The study’s results come with a few caveats. First, the investigators made the assumption that patients’ pain hadn’t already been treated—for example, that they hadn’t already self-medicated with over-the-counter painkillers — by the time they showed up in the emergency room, doctor’s office or neighborhood health clinic (or, equivalently, that the men and women were equally likely to have done so).

Other possible confounders include the setting in which pain was reported, Butte said. “Will an 18-year-old male report the same pain intensity with or without his mom present, or in the presence of a male vs. a female nurse? We can’t be sure.” But the sheer size of the study probably washes these concerns out at least to some extent, he said.

The third caveat is perhaps the most controversial. “It’s still not clear if women actually feel more pain than men do,” said Butte. “But they’re certainly reporting more pain than men do. We don’t know why. But it’s not just a few diseases here and there, it’s a bunch of them — in fact, it may well turn out to be all of them. No matter what the disease, women appear to report more-intense levels of pain than men do.”
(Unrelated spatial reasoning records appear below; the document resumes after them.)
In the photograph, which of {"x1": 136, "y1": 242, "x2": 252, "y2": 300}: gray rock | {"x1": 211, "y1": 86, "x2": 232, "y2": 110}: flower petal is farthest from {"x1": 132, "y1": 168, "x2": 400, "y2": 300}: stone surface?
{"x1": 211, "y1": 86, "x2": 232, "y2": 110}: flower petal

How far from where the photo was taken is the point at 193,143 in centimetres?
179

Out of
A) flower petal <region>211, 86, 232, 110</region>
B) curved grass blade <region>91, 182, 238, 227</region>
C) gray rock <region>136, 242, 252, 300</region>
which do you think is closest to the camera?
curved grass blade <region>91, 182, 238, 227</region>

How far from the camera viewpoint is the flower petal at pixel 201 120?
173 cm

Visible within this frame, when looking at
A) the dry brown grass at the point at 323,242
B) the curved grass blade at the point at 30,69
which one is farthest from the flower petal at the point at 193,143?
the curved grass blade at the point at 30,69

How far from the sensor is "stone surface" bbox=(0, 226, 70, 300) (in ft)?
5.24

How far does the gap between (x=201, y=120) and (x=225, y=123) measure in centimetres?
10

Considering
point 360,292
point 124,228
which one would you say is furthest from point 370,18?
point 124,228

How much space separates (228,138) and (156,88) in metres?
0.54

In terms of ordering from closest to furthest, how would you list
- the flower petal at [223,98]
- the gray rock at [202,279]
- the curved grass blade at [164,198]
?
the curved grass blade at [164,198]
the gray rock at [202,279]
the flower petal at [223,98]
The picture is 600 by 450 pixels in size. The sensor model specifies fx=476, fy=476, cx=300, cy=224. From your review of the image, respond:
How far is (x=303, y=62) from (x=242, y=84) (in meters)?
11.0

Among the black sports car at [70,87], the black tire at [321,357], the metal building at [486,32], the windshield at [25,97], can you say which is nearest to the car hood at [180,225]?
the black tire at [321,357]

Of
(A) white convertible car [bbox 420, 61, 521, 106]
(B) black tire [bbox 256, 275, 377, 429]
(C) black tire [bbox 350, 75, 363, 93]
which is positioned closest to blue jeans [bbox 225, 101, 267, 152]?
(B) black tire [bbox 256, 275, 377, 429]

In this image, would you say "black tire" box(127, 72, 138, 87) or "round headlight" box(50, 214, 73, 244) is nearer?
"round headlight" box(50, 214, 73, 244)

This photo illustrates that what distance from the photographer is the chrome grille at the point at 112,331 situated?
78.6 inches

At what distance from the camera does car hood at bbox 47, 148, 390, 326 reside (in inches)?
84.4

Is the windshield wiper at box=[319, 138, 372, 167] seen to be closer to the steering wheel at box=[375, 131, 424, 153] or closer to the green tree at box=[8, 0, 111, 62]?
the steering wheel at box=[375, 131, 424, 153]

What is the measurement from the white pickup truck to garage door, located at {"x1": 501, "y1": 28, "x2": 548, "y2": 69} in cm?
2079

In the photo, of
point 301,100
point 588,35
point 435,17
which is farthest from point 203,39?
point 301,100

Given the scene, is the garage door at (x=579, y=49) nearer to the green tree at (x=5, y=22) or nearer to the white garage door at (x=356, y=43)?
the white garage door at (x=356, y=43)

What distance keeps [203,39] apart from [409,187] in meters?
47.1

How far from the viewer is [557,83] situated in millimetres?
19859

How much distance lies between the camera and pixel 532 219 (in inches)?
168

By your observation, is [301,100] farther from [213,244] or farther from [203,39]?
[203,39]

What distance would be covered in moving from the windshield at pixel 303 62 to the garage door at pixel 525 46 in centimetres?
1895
To get to the bottom of this, Butte’s team plans to search EMRs to see if they can find some objective measurement — an already commonly measured blood-test variable, for instance — that correlates highly with reported pain. “We want to find a biomarker for pain,” he said.

The work was funded by the Stanford Institute for Immunity, Transplantation and Infection; the National Library of Medicine; the Hewlett-Packard Foundation; and the Lucile Packard Foundation for Children’s Health.